To the editor:
Yesterday evening, Feb. 21, I attended the shouting match that was advertised to be an information session “regarding the Lansing City Council’s decision to opt out of the current Leavenworth County Fire District No. 1 agreement.”
The city of Lansing had to adjust its calendar to attend, as the meeting was called at exactly the same time as a city council meeting. Although the stage was full of people, including two fire district board members appointed by the city of Lansing, there was no legal council on the stage to represent the residents of Lansing and inform the public of what had brought us to this point.
How come the largest contributor had no voice at the table? How much taxpayer money has been spent on advertising the event in the Leavenworth Times and mailers to all of the residents of the city of Lansing?
In fact this letter to the editor is a letter of questions that go all the way back to 2003 when then Mayor Ken Bernard and then City Administrator Mike Smith thought this was a good idea. If I remember correctly, the city council members back then were not in favor of the idea and wanted to form their own fire department.
So let’s begin with the following questions. Why would a city, with a then reputable volunteer fire department, sign an interlocal agreement (contract) that they can never get out of? Even the attorney from Delaware Township mentioned that it has questionable clauses in it. What kind of board would the city appoint to the fire district in which the city representatives cannot be fired if they are not acting in the best interests of the city? Why is it a good idea to have non-elected officials raising the city’s mill levy, especially on a contract you can’t get out of and with board members you can’t fire?

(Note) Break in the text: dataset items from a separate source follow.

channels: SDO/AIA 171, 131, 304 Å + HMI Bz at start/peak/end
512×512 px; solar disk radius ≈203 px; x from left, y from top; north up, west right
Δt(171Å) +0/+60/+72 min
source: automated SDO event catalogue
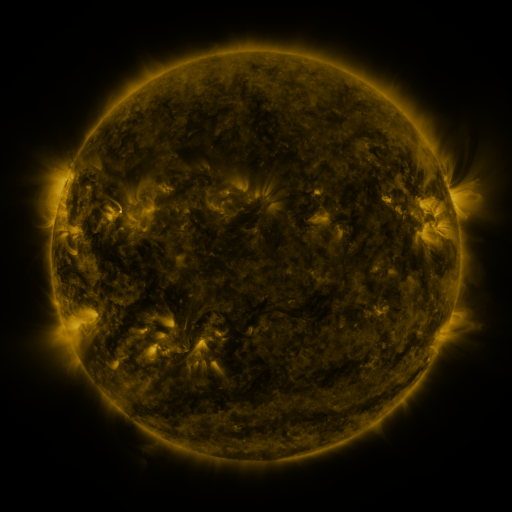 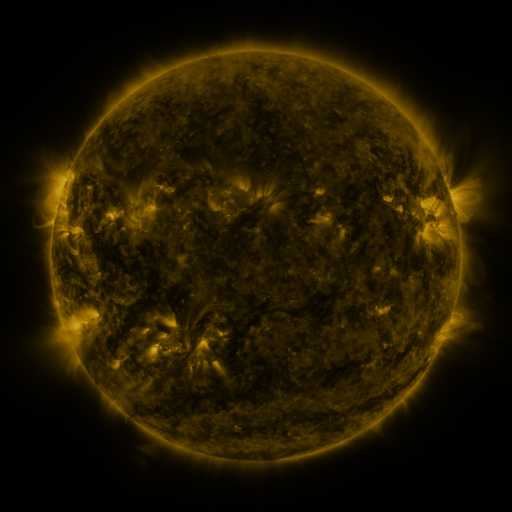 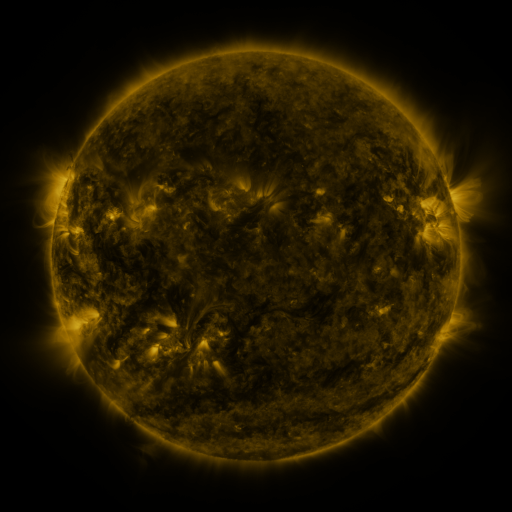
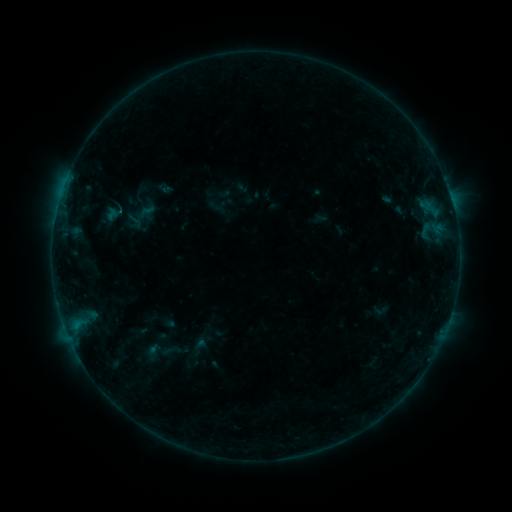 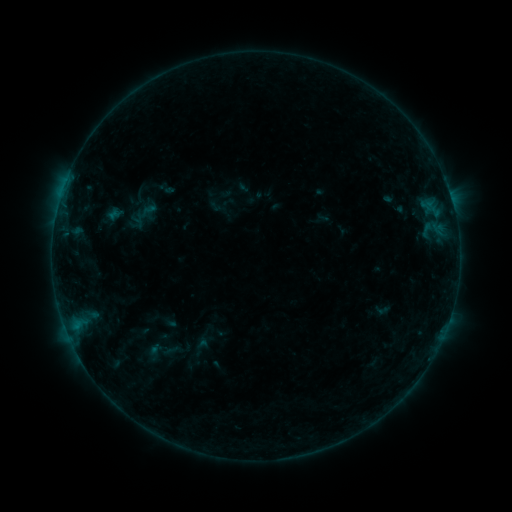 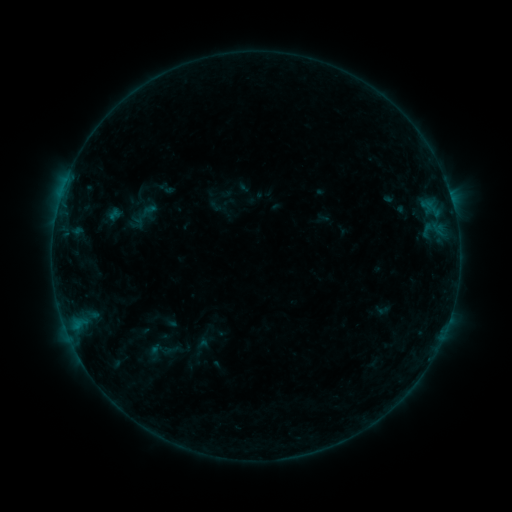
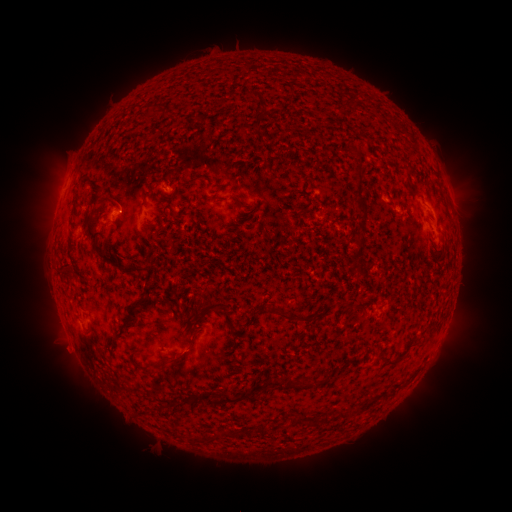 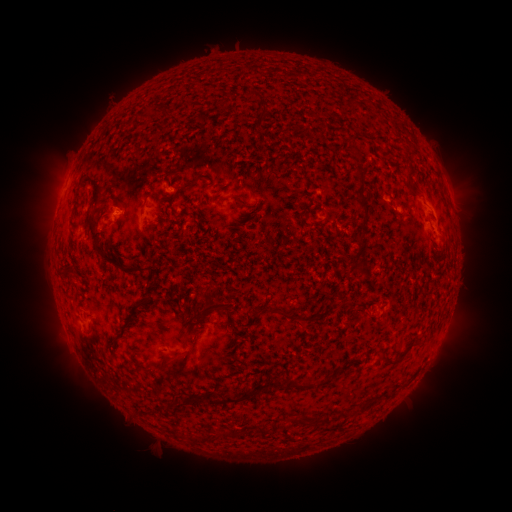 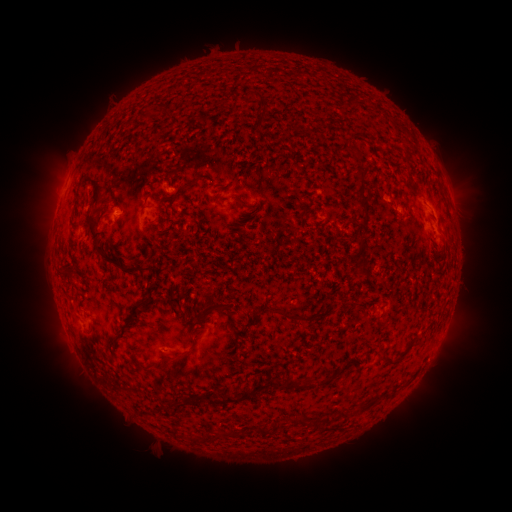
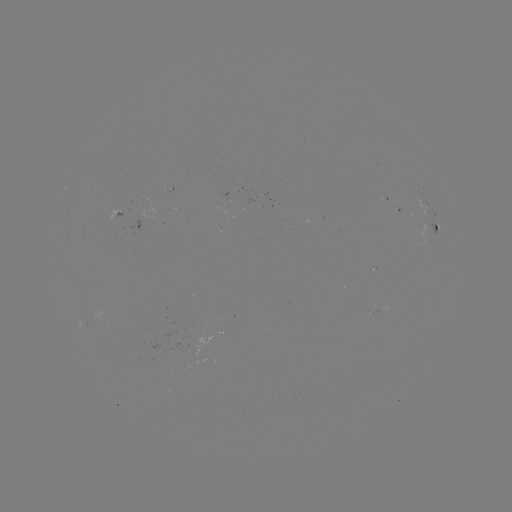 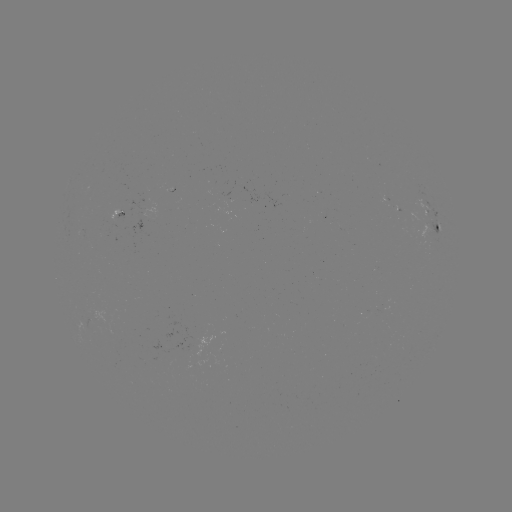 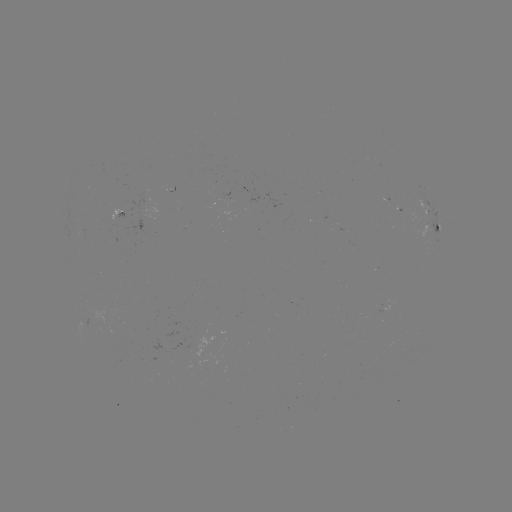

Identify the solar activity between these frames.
emerging-flux region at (401, 215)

The interlocal agreement does have a termination date of June 2020. It also “allows” an opt-out option with an 18-month notice. The city, following these guidelines, had placed the fire district on notice on June 2018 about its desire to withdraw. This is not a withdrawal for cause, it’s just a decision to thank the fire department for the great job they do and have done and incorporate the Lansing fire district portion into the taxing entity of the city. Yes, some crowd members yelled “so they can raise taxes themselves,” but if you are an observer of Lansing city government you will know that Lansing is frugal to a fault and has not raised taxes for the last five years and when they did it was less than one-half of a mill.
Is Delaware Township and High Prairie Township paying for all of these legal fees, advertisements and mailers out of their own pockets, or are Lansing residences paying to sue themselves? Why haven’t the townships worked with the city to find a solution? If they don’t want to partner with the city of Lansing, I’m sure Leavenworth or Fairmount can share the burden. As the fire chief mentioned, he is working hard on interlocal agreements with the Leavenworth County and Wyandotte County fire departments to make sure the department closest to the fire gets there first.
Where is our county commissioner on this issue? It’s been going on for a while. Are they planning to call the entities together and mediate the problem? Everyone was talking about dividing up the assets. What about the liabilities? It is my understanding that there are well more than $650,000 in liabilities that would need to be shared. It is time to sit down and start working toward a solution. We don’t need hundreds of thousands of dollars in legal fees, and as one audience member stated, “We need to grow up and start acting like adults.”